Where the numerator is the absolute value, the denominator is $L _2$ norm, and there is $| | w| | = \sqrt{w_1^2 + w_2^2+...+w_n^2}$, further observation, for the positive and negative training example, $w \cdot x_i +b> 0$, the label has $y _i = 1$, conversely, if $w \cdot x_i +b< 0$, There are $y _i =-1$, so you can remove the absolute value and get the following common geometric interval expressions:

\[\gamma_i = y_i \left (\frac{w \cdot x}{| | w| |} +\frac{b}{| | w| |} \right) \]

The geometric distance for the entire training set can be expressed as the smallest geometric distance in all n training samples:

\[\gamma = Min_i \gamma_i\]

Now with the geometric interval of the training data, according to the core idea of SVM: to find the maximum interval classification Super plane, we can get the following constraint optimization problem:

\begin{aligned}
&\max_{w,b}\gamma \ \
&S.T \ \ y_i\left (\frac{w}{| | w| |} \cdot x_i + \frac{b}{| | w| |} \right) \ge \gamma, \ \ i =,..., N
\end{aligned}

The constraint here means that the geometry interval of all samples in the training set is at least greater than the minimum geometric interval. Here is the introduction of a logical concept called the function interval.

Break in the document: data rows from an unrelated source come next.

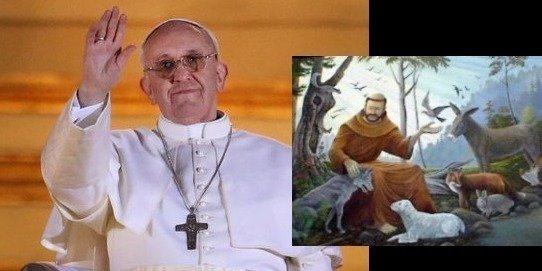 Petición · Papa Francisco: Dele protección a los animales · Change.org
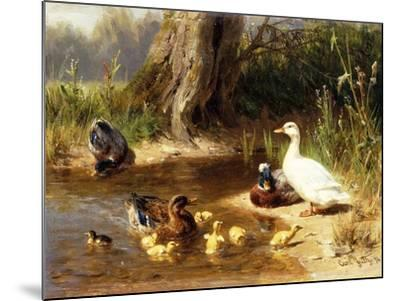 Ducks at the Water's Edge-Carl Jutz-Mounted Giclee Print
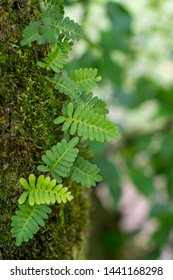 Natural Background of Fern, Moss and Green Soft Focused Leaves Close Up ~NATURE'S TEXTURES~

\[\gamma_i = Y_i \left (w \cdot x_i+b \right) \]

The function interval for the entire data set is:

\[\widehat{\gamma} = \MIN_{I=1...N} \widehat{\gamma}_i\]

The relationship to the geometric interval is given by the following two formulas, respectively:

\[\gamma_i = \frac{\widehat{\gamma}_i}{| | w| |}, \gamma = \frac{\widehat{\gamma}}{| | w| |} \]

Based on the above function interval, we can further simplify the SVM optimization formula:

\begin{aligned}
&\MAX_{W,B} \frac{\widehat{\gamma}}{| | w| |} \\
&S.T \ \ y_i\left (W\cdot x_i + b \right) \ge \widehat{\gamma}, \ \ i =,..., N
\end{aligned}

function interval is introduced because it can be freely scaled, such as for the classification of super-plane $w \cdot x +b= 0$, if the left and right expand $\lambda$ times, $\lambda w \cdot x +\lambda b= 0$, the plane will not change, for the point $x _i$ According to the function interval formula:

\[\gamma_i = Y_i \left (w \cdot x_i+b \right) \]

Then you get:

\[\lambda \gamma_i =\lambda y_i \left (w \cdot x_i+b \right) \]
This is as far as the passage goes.